DQN With Various Rewards on SUMO-RL

This is a class project for USU CS 5640 (Reinforcement Learning Applications)

• Using Environment: SUMO-RL
• Simulation: SUMO
• Using a Deep Q Learning agent with Pytorch

This project utilizes a DQN with dense policy and target networks to find ideal traffic signal controls.
It utilizes the environment, default rewards, and files representing a 2-way intersection from SUMO-RL.
There are various rewards implemented from the environment in SUMO-RL, these are tested using different objective values.

Final video presentation link: Final Presentation

Repository Contents

• dqn_learning/
  • python files used to generate models and plots (main.py)
  • Python file used to run gui-enabled simulation of specific generated model
• nets/ network files to run simulation
• sumo_rl/ environment files (modified from original to include some additional metrics)
• Final report PDF
• Final presentation slides in PDF format

Observation Space

This simulation only has the option for a 2-way intersection so the observation space (obs) is as follows:

• obs[0:4] is a one-hot encoded vector indicating the current active green phase
• obs[4] is a binary variable indicating whether min_green seconds have already passed in the current phase
• obs[5:13] is the density of each lane: the number of vehicles in a lane divided by the lane's total capacity
• obs[13:21] is the queue amount of each lane: the number of queued vehicles in a lane divided by the lane's total capacity

Action Space

The action space (act) is 4 discrete actions, each representing a different green phase:

• act[0] Green Signals: North-South straight/right turn
• act[1] Green Signals: North-South left turn
• act[2] Green Signals: East-West straight/right turn
• act[3] Green Signals: East-West left turn

Reward Functions

There are four reward functions:

• Difference in waiting time between steps
• Average speed
• Queue
• Pressure

Evaluation Metrics

After each iteration of training and testing an agent, that agent's policy NN and info about the episode is saved. The info that is saved includes:

• Total number of vehicles moved through the intersection
• Average speed at each step
• Vehicles in intersection at each step
• Average and total wait times at each step
• Vehicles queued at each step

## SUPPLIED RECORDS

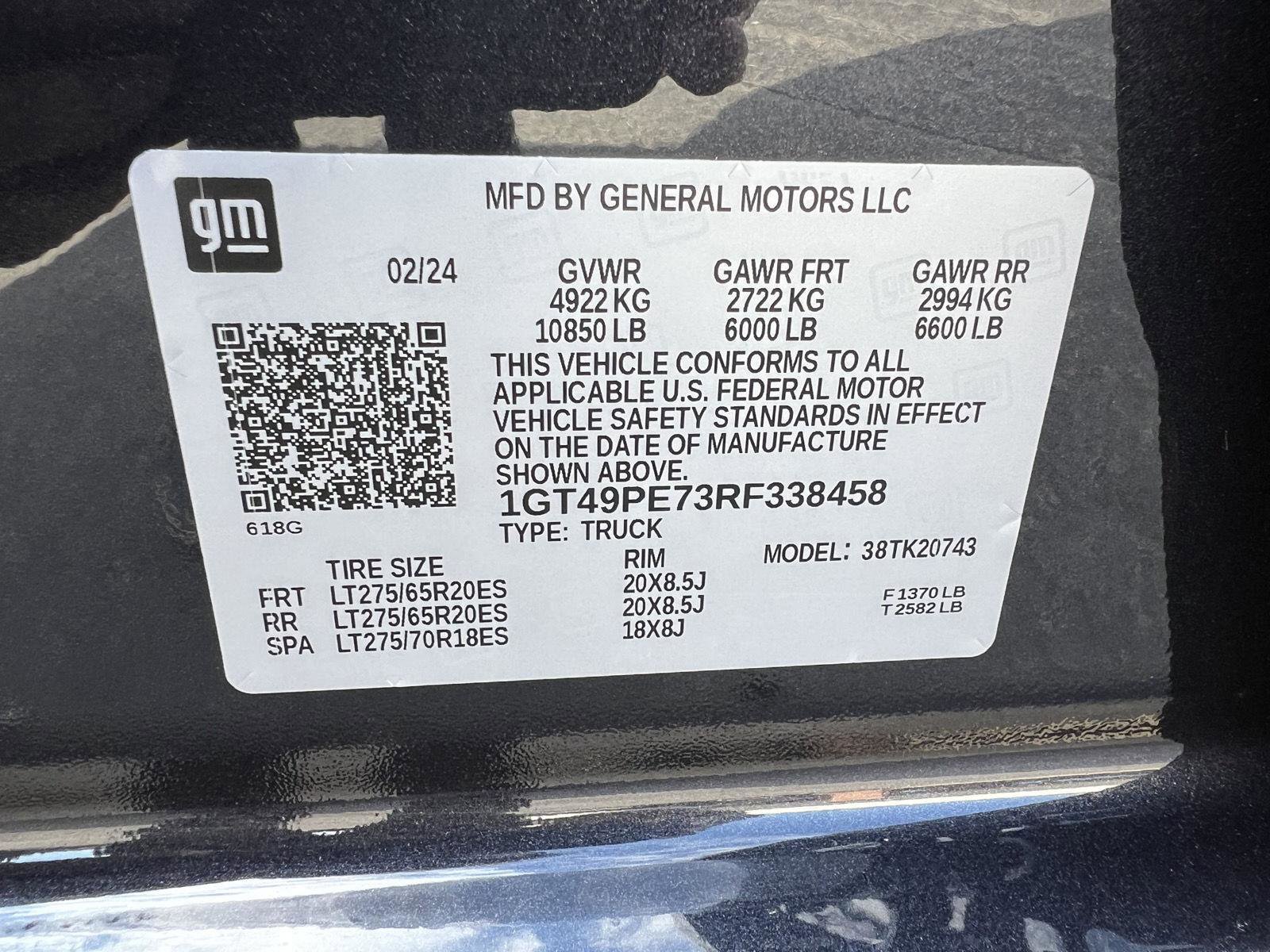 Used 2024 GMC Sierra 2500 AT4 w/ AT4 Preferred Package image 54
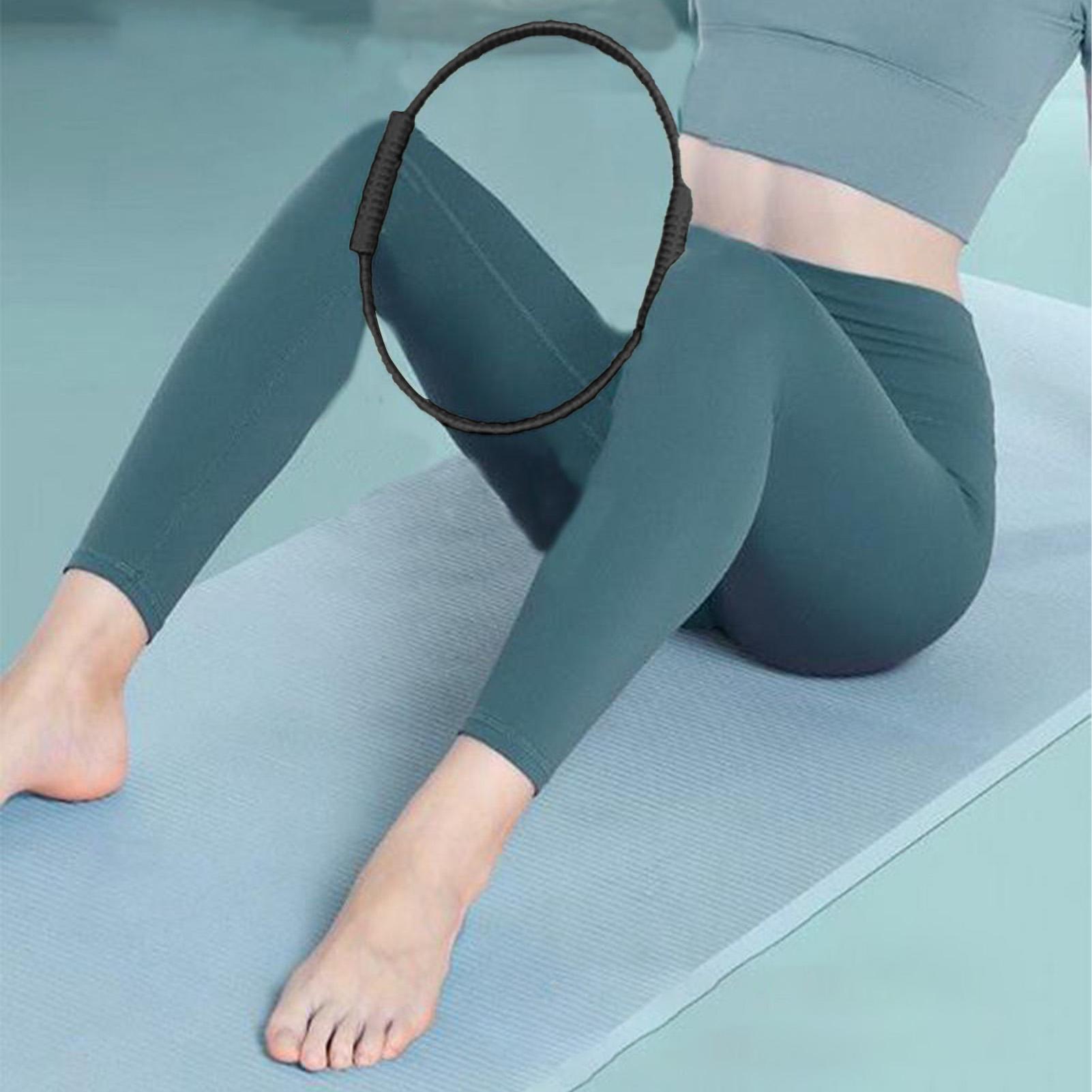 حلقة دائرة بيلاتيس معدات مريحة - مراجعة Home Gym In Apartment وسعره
==
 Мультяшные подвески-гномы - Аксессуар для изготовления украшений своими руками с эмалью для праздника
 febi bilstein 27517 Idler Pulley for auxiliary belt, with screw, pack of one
---
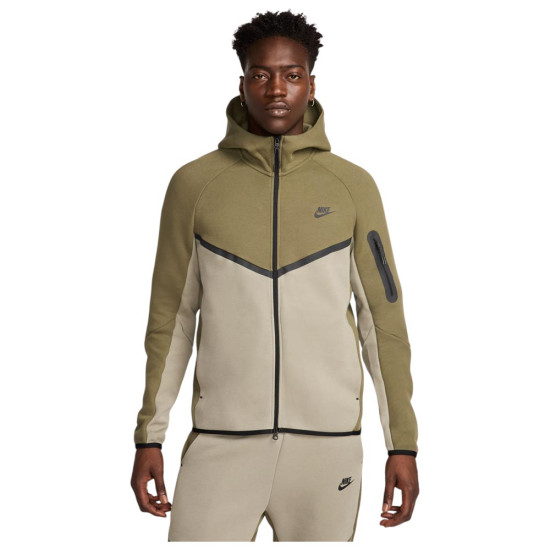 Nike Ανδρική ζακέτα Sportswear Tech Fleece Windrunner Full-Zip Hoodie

## TASK TO CARRY OUT
Can you copy the SUMO-RL traffic signal project description above word for word, from its title through the last evaluation metric?

## WRITTEN ANSWER
DQN With Various Rewards on SUMO-RL

This is a class project for USU CS 5640 (Reinforcement Learning Applications)

• Using Environment: SUMO-RL
• Simulation: SUMO
• Using a Deep Q Learning agent with Pytorch

This project utilizes a DQN with dense policy and target networks to find ideal traffic signal controls.
It utilizes the environment, default rewards, and files representing a 2-way intersection from SUMO-RL.
There are various rewards implemented from the environment in SUMO-RL, these are tested using different objective values.

Final video presentation link: Final Presentation

Repository Contents

• dqn_learning/
  • python files used to generate models and plots (main.py)
  • Python file used to run gui-enabled simulation of specific generated model
• nets/ network files to run simulation
• sumo_rl/ environment files (modified from original to include some additional metrics)
• Final report PDF
• Final presentation slides in PDF format

Observation Space

This simulation only has the option for a 2-way intersection so the observation space (obs) is as follows:

• obs[0:4] is a one-hot encoded vector indicating the current active green phase
• obs[4] is a binary variable indicating whether min_green seconds have already passed in the current phase
• obs[5:13] is the density of each lane: the number of vehicles in a lane divided by the lane's total capacity
• obs[13:21] is the queue amount of each lane: the number of queued vehicles in a lane divided by the lane's total capacity

Action Space

The action space (act) is 4 discrete actions, each representing a different green phase:

• act[0] Green Signals: North-South straight/right turn
• act[1] Green Signals: North-South left turn
• act[2] Green Signals: East-West straight/right turn
• act[3] Green Signals: East-West left turn

Reward Functions

There are four reward functions:

• Difference in waiting time between steps
• Average speed
• Queue
• Pressure

Evaluation Metrics

After each iteration of training and testing an agent, that agent's policy NN and info about the episode is saved. The info that is saved includes:

• Total number of vehicles moved through the intersection
• Average speed at each step
• Vehicles in intersection at each step
• Average and total wait times at each step
• Vehicles queued at each step